Atessa, la giunta studia azioni contro l’ex esecutivo La perizia tecnica: la sala nel 2016 non poteva aprire

ATESSA. L’amministrazione comunale guidata da Giulio Borrelli non commenta ma sta valutando il da farsi dopo aver ricevuto, dall’avvocato Andrea Filippini, docente di Diritto amministrativo, il parere “pro veritate” sulla procedura con la quale è stato consentito, dalla precedente amministrazione, l’utilizzo dell’Auditorium Italia di piazza Garibaldi. In sospeso c’è ancora un aspetto: la ditta costruttrice (De Francesco) ha presentato alcune riserve, nel registro di contabilità e negli atti contabili finali, che porterebbero a circa 210mila euro le ulteriori somme pretese, aprendo un grave contenzioso.
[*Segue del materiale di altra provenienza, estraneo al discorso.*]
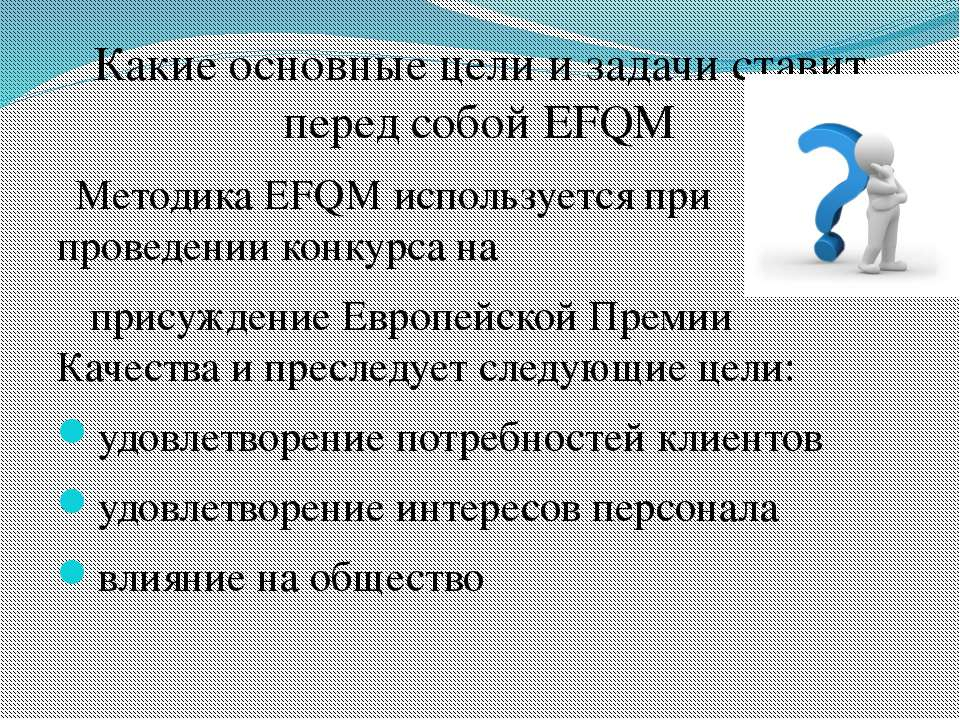 Какие основные цели и задачи ставит перед собой EFQM Методика ЕFQМ использует...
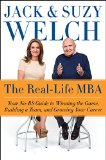 The Real-Life MBA: Your No-BS Guide to Winning the Game, Building a Team, and Growing Your C...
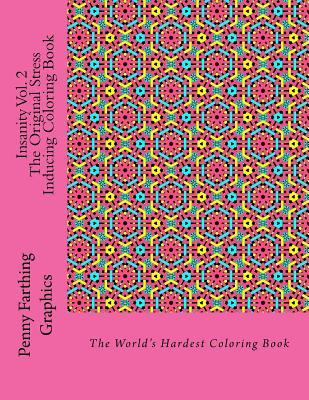 Insanity Vol. 2 - The Original Stress Inducing Coloring Book: The World's Hardest Coloring Book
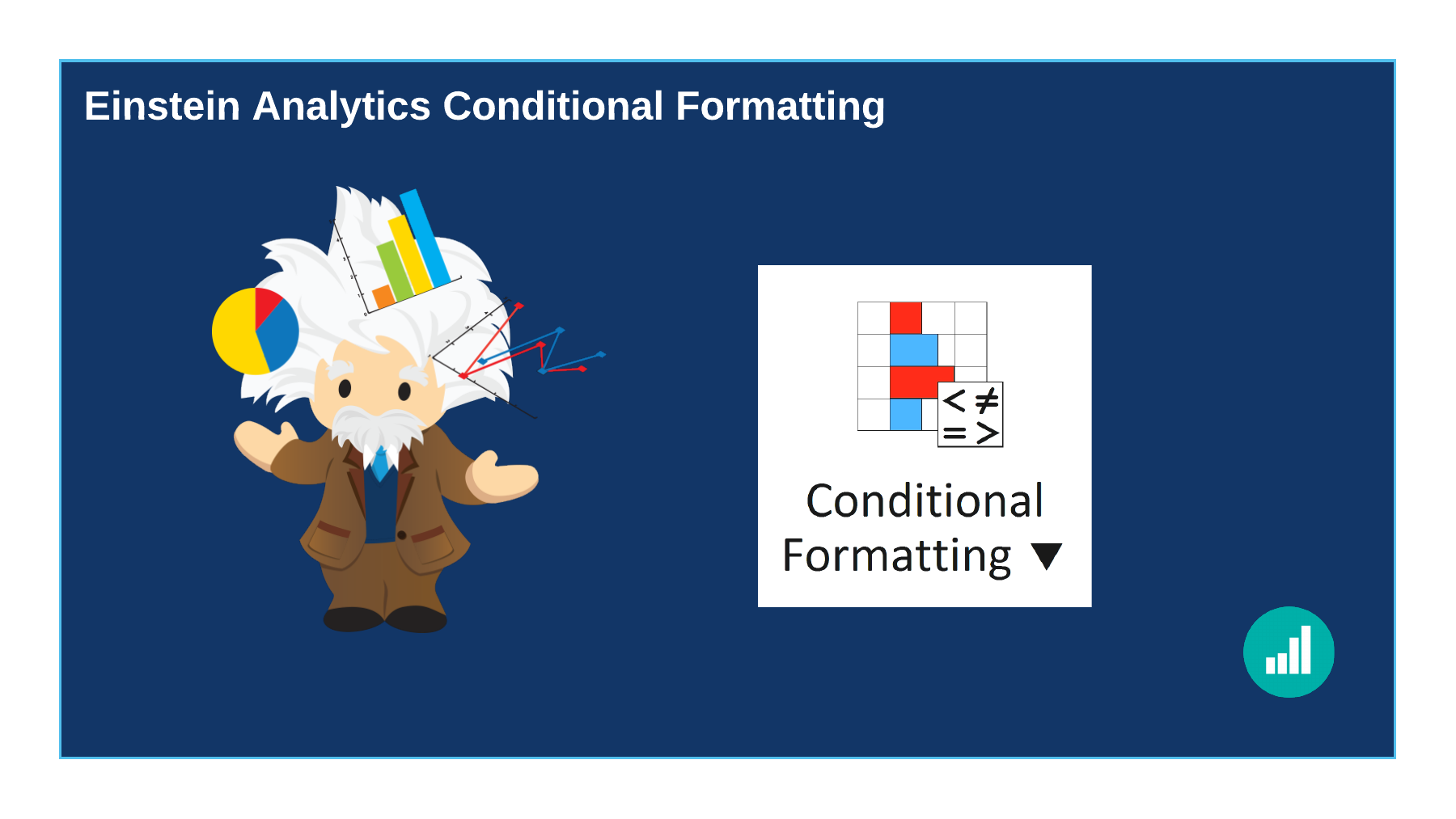 Einstein Analytics Conditional Formatting
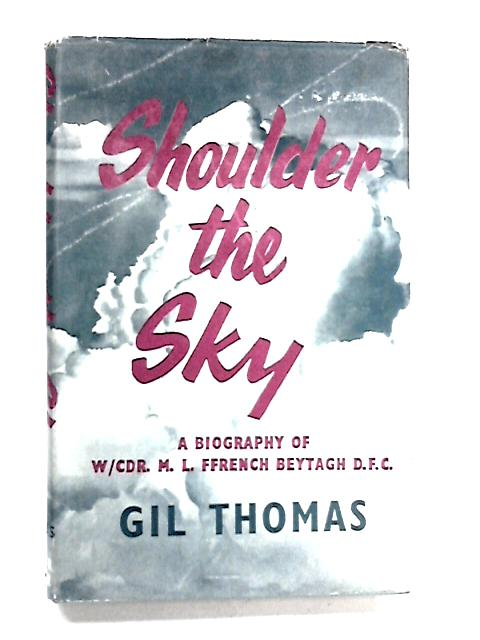 Shoulder the Sky by Gil Thomas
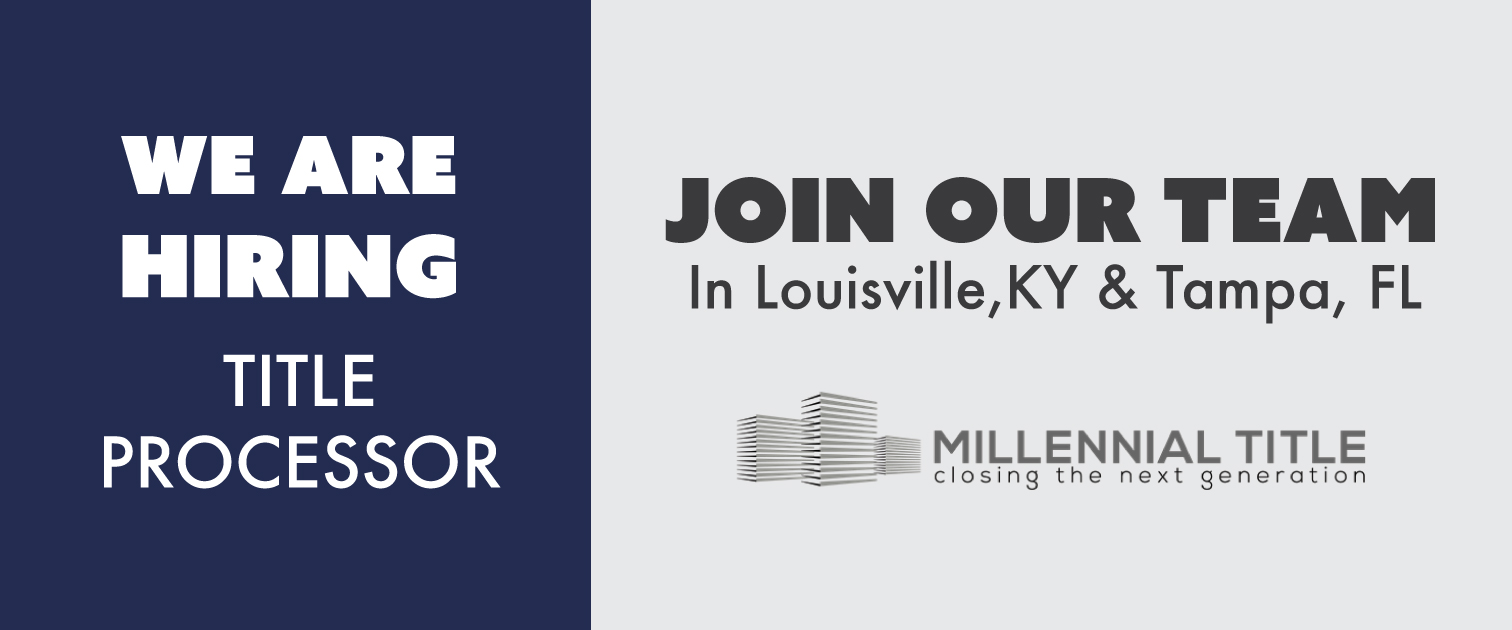 Job Opening  |  Title Processor in Louisville, KY & Tampa, FL
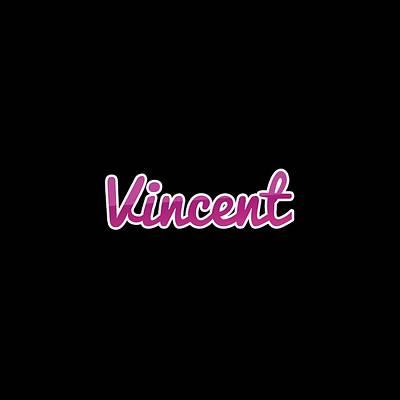 Digital Art - Vincent #vincent by TintoDesigns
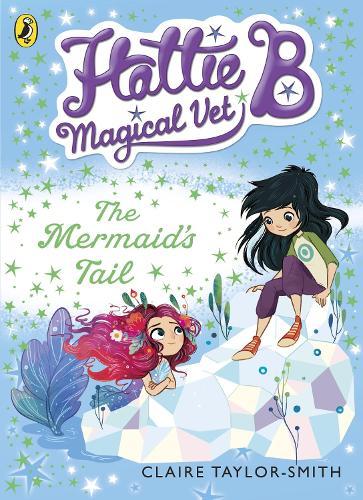 Hattie B, Magical Vet: The Mermaid's Tail (Book 4) - Hattie B, Magical Vet (Paperback)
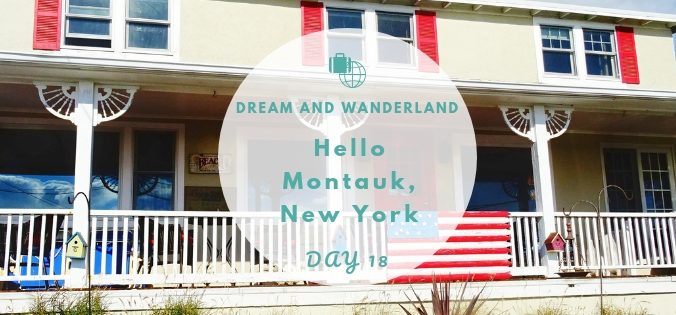 Day 18: Welcome To Montauk, Long Island, New York #travel #solo #thingstodo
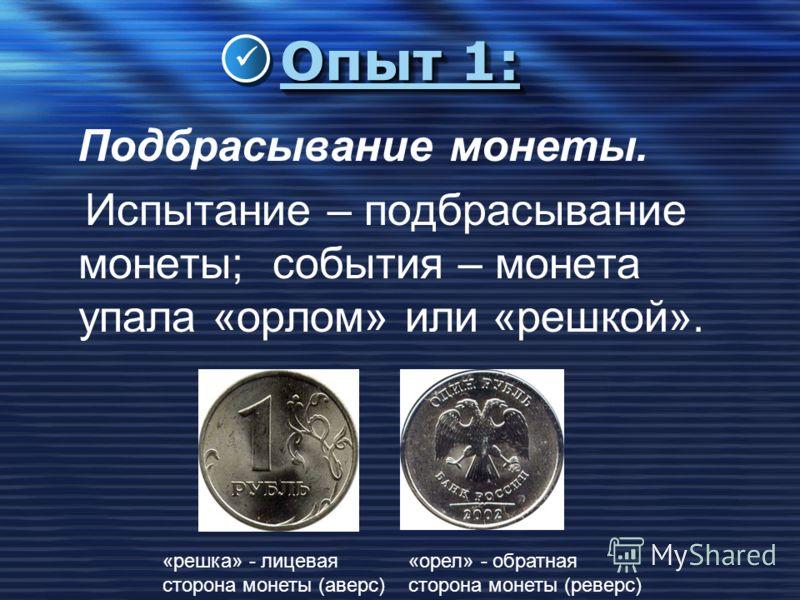 Опыт 1: Подбрасывание монеты. Испытание – подбрасывание монеты; события – монета упала «орлом» или «решкой». «решка» - лицевая сторона монеты (аверс) «орел» - обратная сторона монеты (реверс)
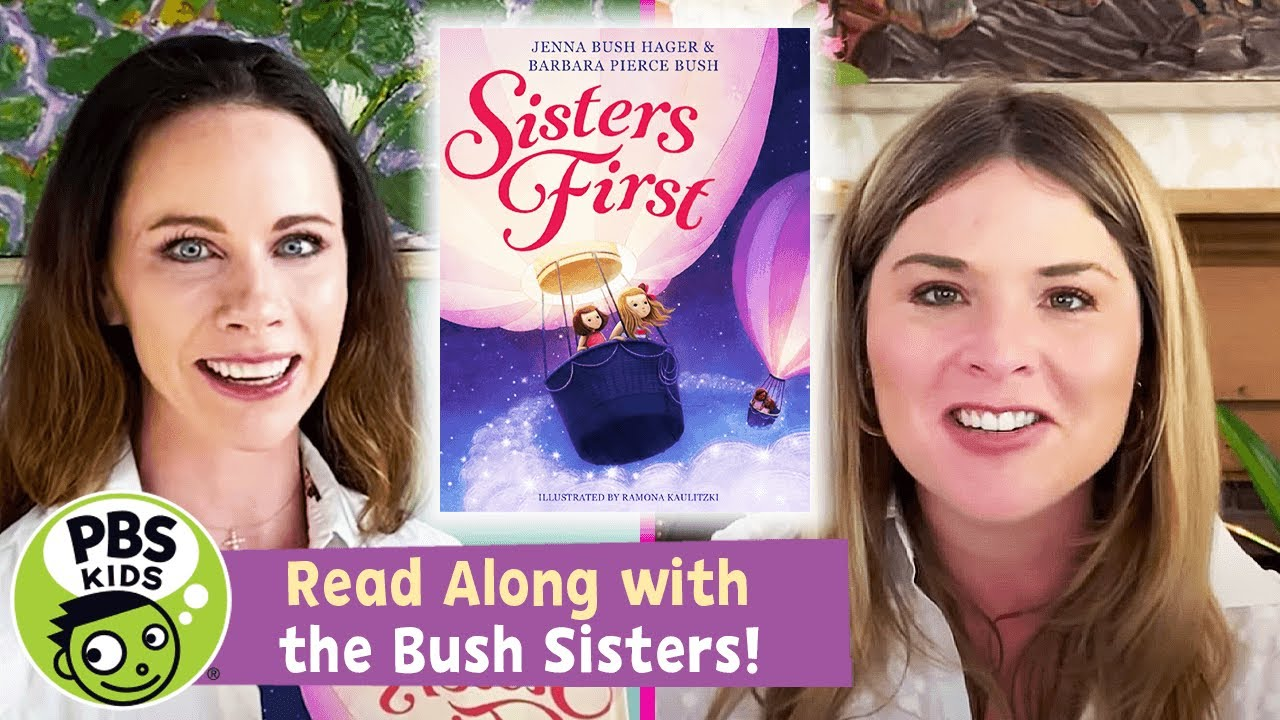 "READ ALONG with the BUSH SISTERS! | ""Sisters First"
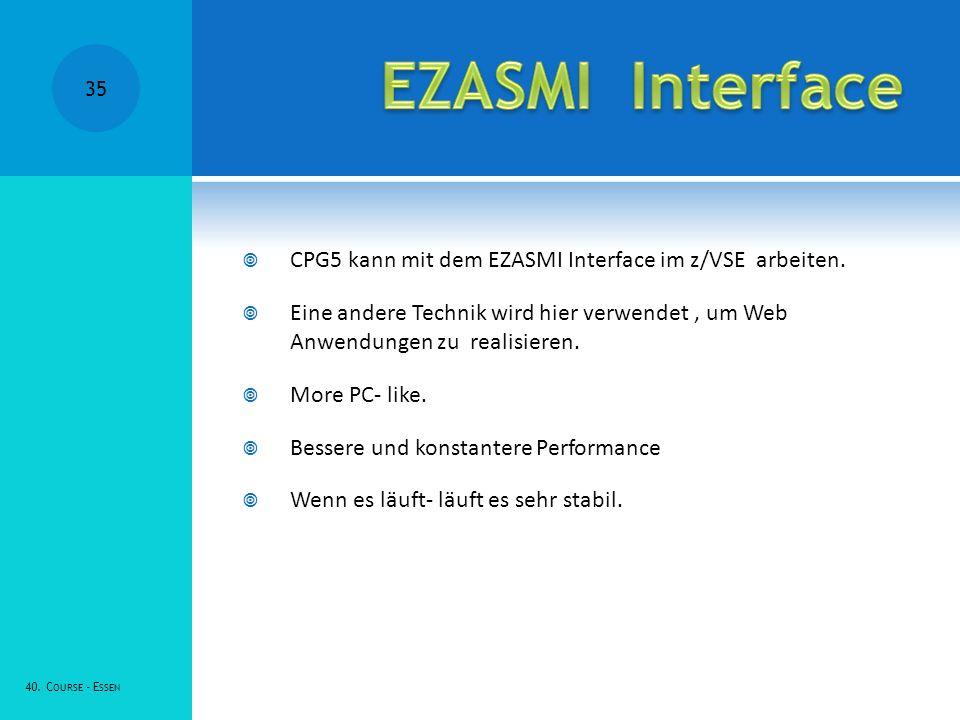 EZASMI Interface CPG5 kann mit dem EZASMI Interface im z/VSE arbeiten.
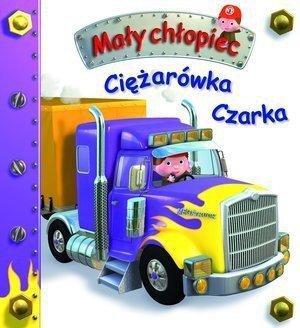 Ciężarówka Czarka. Mały chłopiec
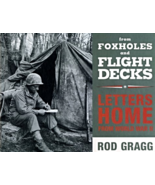 From Foxholes and Flight Decks : Letters Home from World War II by Rod G... - $7.99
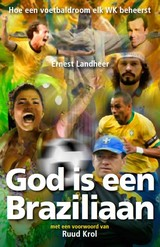 God is een Braziliaan - Ernest Landheer - ISBN: 9789491172564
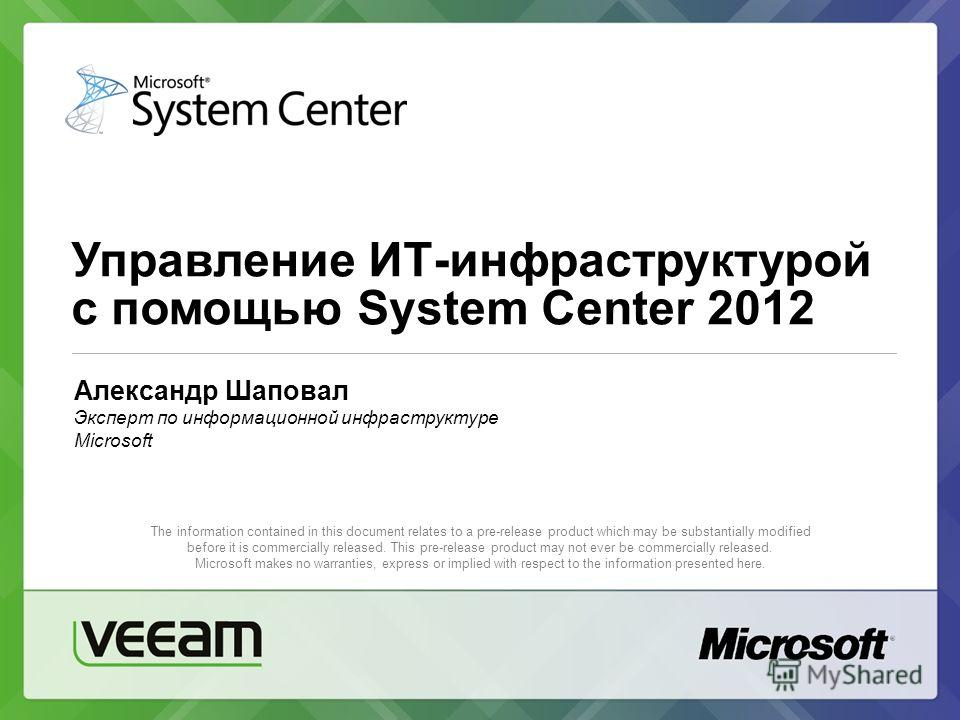 Управление ИТ-инфраструктурой с помощью System Center 2012 The information contained in this document relates to a pre-release product which may be substantially modified before it is commercially released. This pre-release product may not ever be co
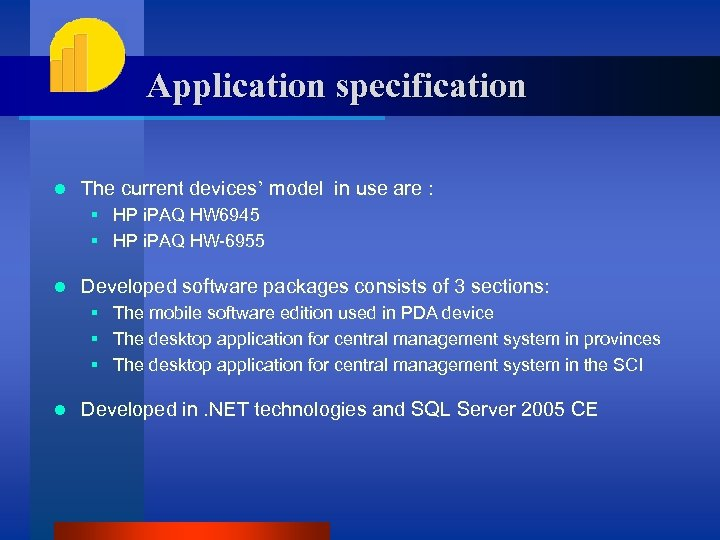 Application specification l The current devices' model in use are : § HP i.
Nella corposa perizia tecnica con ben 18 allegati emerge che «l’auditorium Italia non poteva aprire» e inoltre che «è stata una violazione usare la sala senza certificazione». L’auditorium, capienza 480 posti, è stato utilizzato dalla fine del 2016 e fino a giugno 2017 anche grazie ad alcune ordinanze sindacali, ma senza il rilascio Scia finale da parte dei vigili del fuoco e in presenza di espresso parere contrario all’uso da parte della Commissione comunale sui locali di pubblico spettacolo. Dopo un’attenta disamina, nella relazione si sostiene che per quanto riguarda il primo punto, le ordinanze sindacali, esse sono da considerarsi, dal punto di vista amministrativo, «nulle»; invece l’utilizzo della sala in mancanza di certificato tecnico amministrativo «rappresenta illecito amministrativo». Per l’utilizzo della sala in contrasto con le disposizioni della Commissione comunale di vigilanza sui locali di pubblico spettacolo, si conclude che l’argomento è delicatissimo potendo anche «astrattamente comportare ricadute che coinvolgono una sfera diversa e più ampia di quella amministrativa», cioè «ricondurre nell’alveolo sanzionatorio di cui all’art. 681 del codice penale che prescrive: “Chiunque apre o tiene aperti luoghi di pubblico spettacolo, trattenimento o ritrovo, senza aver osservato le prescrizioni dell’Autorità a tutela della incolumità pubblica, è punito con l’arresto fino a sei mesi e con l’ammenda non inferiore a 103 euro”». «La complessità di quest’ultimo aspetto», conclude l’avvocato Filippini, «potendo astrattamente comportare ricadute che coinvolgono una sfera diversa e più ampia di quella amministrativa, non può tuttavia rientrare nella competenza attribuibile sulla base dell’incarico conferito allo scrivente». La palla passa nelle mani dell’amministrazione comunale.